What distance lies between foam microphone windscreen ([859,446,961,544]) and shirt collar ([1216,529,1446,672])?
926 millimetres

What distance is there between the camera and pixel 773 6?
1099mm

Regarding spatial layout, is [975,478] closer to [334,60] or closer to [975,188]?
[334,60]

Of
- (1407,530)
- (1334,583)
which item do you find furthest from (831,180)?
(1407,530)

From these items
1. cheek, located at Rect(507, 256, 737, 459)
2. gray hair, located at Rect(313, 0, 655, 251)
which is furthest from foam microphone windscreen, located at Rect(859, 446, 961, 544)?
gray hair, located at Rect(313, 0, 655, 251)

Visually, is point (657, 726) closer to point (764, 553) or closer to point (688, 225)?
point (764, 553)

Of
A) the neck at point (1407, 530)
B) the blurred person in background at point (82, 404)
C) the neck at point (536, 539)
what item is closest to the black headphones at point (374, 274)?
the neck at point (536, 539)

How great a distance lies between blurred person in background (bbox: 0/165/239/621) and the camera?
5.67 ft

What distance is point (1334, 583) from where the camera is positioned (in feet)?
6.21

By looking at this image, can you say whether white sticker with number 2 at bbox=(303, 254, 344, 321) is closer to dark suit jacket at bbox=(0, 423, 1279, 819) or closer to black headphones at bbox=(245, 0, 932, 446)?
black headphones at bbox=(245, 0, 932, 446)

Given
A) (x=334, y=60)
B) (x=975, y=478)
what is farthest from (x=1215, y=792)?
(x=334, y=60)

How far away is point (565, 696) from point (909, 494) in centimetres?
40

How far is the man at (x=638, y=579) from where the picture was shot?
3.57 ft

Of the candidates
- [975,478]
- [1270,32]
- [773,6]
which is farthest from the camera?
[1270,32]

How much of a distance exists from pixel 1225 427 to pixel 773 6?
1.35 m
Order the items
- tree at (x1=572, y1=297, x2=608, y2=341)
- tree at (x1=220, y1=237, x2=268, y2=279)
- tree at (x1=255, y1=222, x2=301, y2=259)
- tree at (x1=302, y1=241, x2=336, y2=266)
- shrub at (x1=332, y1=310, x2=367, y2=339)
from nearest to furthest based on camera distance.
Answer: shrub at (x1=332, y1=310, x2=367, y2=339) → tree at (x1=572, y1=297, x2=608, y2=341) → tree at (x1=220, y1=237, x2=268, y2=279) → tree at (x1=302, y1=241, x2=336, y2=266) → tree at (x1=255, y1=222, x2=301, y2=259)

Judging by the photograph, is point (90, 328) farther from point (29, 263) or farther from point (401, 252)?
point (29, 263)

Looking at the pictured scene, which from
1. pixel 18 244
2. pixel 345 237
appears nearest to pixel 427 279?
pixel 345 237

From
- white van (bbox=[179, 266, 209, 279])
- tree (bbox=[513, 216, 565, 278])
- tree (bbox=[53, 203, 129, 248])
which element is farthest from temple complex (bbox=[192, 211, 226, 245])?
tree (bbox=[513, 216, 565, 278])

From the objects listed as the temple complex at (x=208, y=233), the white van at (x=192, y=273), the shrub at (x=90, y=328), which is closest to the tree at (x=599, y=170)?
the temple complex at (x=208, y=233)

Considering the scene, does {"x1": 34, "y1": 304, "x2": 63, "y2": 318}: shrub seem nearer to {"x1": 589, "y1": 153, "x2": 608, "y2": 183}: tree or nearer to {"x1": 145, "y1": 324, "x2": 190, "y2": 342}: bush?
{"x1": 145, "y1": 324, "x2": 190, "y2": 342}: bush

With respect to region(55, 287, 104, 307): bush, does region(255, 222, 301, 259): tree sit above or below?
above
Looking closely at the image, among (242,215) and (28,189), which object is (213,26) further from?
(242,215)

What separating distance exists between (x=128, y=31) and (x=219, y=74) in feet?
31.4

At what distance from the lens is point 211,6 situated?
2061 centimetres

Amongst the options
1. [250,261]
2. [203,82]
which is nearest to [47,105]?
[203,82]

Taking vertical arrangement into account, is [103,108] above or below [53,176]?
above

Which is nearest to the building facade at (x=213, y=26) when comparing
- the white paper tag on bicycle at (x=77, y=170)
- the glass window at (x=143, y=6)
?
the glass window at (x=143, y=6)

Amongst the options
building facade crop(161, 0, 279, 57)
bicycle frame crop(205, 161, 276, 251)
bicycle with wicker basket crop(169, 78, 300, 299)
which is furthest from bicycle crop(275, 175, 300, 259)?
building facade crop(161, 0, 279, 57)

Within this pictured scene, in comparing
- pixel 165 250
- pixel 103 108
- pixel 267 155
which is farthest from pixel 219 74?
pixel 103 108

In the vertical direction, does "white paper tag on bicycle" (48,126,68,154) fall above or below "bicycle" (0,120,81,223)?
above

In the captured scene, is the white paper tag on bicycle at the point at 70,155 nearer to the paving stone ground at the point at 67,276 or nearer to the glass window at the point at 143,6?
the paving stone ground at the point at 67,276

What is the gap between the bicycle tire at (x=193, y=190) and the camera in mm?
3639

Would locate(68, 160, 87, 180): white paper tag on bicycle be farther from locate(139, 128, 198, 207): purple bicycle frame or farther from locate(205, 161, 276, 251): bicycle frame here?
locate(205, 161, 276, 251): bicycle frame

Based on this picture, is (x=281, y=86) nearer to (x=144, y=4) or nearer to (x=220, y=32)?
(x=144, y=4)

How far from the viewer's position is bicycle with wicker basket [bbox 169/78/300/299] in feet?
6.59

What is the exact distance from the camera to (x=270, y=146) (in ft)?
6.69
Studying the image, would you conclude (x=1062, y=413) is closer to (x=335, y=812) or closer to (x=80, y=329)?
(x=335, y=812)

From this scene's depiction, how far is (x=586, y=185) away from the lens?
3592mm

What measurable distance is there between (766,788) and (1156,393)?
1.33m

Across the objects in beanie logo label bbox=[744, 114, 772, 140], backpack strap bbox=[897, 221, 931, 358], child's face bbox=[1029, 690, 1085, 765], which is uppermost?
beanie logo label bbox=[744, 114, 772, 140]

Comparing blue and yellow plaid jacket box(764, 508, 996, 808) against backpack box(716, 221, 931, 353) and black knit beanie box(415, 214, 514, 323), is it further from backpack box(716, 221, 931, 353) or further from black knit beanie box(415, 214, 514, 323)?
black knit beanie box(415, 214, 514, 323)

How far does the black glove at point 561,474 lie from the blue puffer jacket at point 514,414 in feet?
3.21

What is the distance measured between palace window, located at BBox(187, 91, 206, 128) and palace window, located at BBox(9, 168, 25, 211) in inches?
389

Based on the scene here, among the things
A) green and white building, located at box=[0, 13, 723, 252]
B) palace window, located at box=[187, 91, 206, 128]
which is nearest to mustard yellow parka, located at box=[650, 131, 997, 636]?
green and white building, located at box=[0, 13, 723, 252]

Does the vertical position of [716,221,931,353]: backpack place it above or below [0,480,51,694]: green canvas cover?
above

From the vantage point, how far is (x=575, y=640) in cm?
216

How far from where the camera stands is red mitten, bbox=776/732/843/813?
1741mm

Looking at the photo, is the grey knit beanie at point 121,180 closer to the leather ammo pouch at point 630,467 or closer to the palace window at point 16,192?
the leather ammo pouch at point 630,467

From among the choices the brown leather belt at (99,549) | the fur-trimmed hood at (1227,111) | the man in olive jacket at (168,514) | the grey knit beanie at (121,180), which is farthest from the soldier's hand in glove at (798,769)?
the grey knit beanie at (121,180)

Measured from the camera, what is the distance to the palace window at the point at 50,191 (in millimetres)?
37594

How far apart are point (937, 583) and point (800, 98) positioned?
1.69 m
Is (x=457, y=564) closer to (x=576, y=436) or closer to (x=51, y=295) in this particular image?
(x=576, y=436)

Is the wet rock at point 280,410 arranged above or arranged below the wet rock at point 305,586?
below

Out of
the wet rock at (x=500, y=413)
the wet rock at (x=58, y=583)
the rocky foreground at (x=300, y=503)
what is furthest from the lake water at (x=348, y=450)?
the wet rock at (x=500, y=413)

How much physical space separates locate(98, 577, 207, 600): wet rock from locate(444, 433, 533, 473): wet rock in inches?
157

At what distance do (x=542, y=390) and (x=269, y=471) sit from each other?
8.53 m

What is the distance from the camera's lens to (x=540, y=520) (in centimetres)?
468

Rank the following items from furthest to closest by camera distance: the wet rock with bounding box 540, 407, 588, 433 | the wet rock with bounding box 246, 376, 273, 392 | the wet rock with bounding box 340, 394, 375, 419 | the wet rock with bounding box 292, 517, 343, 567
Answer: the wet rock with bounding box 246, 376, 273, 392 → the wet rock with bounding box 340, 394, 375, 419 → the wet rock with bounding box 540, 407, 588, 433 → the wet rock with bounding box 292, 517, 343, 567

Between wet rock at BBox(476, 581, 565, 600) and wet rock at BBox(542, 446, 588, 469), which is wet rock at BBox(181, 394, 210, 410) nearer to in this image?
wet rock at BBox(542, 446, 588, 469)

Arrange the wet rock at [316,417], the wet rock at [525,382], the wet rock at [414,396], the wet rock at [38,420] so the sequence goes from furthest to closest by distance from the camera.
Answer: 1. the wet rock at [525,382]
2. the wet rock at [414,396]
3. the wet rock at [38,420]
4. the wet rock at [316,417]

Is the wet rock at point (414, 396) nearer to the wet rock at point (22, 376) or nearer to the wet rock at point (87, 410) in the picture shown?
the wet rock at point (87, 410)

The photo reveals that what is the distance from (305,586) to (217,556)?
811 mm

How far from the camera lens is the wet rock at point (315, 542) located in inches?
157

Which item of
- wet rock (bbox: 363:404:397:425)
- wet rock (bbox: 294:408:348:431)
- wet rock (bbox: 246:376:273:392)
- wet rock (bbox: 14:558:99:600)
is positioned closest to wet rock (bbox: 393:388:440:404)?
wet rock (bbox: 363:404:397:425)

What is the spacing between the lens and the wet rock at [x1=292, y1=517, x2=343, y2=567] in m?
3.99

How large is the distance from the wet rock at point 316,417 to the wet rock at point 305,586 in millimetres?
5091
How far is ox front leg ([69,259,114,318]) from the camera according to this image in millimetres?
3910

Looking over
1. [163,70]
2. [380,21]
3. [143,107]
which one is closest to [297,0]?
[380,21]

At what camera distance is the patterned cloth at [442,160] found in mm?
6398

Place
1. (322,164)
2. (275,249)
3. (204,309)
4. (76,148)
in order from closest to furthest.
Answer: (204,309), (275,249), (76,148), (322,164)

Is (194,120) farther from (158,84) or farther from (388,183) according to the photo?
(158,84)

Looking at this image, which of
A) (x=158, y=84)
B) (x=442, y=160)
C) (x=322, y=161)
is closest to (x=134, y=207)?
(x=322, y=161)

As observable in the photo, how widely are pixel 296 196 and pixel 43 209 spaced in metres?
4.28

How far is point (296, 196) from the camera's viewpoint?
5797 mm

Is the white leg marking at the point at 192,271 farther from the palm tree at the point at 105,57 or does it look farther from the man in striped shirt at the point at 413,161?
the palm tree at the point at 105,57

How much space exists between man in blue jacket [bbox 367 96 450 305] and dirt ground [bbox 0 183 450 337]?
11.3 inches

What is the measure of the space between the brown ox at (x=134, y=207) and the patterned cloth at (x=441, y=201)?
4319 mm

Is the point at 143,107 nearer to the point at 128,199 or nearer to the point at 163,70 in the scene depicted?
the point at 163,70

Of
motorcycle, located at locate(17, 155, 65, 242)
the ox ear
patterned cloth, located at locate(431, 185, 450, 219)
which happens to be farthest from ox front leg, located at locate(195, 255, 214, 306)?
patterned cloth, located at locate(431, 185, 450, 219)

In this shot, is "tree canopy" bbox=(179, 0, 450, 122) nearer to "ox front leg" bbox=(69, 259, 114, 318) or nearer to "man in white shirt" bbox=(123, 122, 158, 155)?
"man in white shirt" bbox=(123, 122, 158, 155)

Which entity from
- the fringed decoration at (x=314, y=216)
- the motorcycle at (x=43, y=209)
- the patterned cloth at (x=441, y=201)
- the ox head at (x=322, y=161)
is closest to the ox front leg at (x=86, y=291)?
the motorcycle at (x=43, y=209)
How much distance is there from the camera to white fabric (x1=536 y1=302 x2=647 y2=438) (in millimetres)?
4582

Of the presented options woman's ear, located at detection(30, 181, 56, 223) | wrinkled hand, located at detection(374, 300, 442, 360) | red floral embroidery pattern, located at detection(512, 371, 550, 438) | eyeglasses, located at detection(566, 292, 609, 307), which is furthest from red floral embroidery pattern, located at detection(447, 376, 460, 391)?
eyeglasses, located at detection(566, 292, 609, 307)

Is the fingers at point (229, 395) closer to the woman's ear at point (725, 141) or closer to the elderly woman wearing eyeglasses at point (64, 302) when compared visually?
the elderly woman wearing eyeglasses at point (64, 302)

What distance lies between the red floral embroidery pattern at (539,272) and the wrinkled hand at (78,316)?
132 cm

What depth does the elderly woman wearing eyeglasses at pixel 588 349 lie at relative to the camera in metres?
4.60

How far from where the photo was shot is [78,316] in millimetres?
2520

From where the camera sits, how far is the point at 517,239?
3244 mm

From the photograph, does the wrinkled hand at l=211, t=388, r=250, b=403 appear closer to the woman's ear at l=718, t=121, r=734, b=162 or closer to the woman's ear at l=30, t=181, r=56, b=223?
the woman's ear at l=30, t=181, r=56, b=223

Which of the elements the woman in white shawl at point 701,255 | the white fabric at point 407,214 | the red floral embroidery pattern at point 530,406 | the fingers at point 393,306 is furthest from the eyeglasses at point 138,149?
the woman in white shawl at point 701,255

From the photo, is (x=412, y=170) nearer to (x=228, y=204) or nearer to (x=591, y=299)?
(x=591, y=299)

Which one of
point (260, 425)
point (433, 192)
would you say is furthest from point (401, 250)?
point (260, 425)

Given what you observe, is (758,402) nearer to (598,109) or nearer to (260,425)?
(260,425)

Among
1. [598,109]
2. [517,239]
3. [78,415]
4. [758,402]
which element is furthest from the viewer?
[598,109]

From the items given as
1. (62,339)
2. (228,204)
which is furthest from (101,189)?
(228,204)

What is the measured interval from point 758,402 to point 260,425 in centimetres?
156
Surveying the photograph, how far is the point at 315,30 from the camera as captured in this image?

* [WHAT IS REQUIRED]: Starting at the line that contains "Given what you" and ending at the end of the listing, write those lines out again with "furthest" changed to "farthest" and nothing else altered.

* [EXERCISE SOLUTION]:
Given what you observe, is (758,402) nearer to (598,109) or nearer to (260,425)?
(260,425)

Among
1. [598,109]
2. [517,239]
3. [78,415]
4. [758,402]
which element is farthest from the viewer?
[598,109]

From the items given as
1. (62,339)
2. (228,204)
which is farthest from (101,189)?
(228,204)

What is the measured interval from point 758,402 to point 260,425 in centimetres?
156
Surveying the photograph, how far is the point at 315,30 from the camera as captured in this image?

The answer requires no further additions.